BryceMBryceM Posts: 11,851 ✭✭✭✭✭
I've been playing around with my new macro lens and I've noticed it's pretty easy to hide or conceal certain flaws in coins when photographing them.

This is one of my favorites, a key date 1934-S from my date/MM Peace Dollar set. The photos were done with a Canon EOS Rebel XSi with a Canon EF 100mm f/2.8 USM Macro lens. I'm using two halogen lamps at roughly 10 and 2 o'clock. As everyone knows, the primary focal area of a Peace Dollar is Liberty's cheek:

image
image

The only intentional difference between the two photos is that I've rotated the coin about 45 degrees with respect to the light source for the first photo and the second is shot with a more traditional 10 & 2 o'clock position. I'll let you figure out which one I've linked to my Registry set. In-hand, the vertical "scar" on the cheek is best described as an almost-trivial luster graze. It's not deep enough to call a 'hit' and it's certainly not in the same ballpark as the deeper bagmark to the right in Liberty's curls. In-hand the net effect of this feature isn't nearly so bad as it looks in the second photo, but slightly more visible than in the first.

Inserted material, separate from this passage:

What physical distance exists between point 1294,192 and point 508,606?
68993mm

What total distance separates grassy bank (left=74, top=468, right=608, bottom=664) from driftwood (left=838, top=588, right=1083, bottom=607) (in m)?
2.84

Playing around with this sort of thing has hopefully improved my ability to assess a potential purchase when seeing it in-hand isn't possible.

I'll post comparison photos of the whole coin later.

Comments

  • LanceNewmanOCCLanceNewmanOCC Posts: 19,999 ✭✭✭✭✭


    << <i>Playing around with this sort of thing has hopefully improved my ability to assess a potential purchase when seeing it in-hand isn't possible. >>



    +1.

    shooting my own images (tends of thousands) has certainly educated me and i've educated others of the SIGNIFICANT variations that come from everyone's idiosyncratic shooting styles/setups.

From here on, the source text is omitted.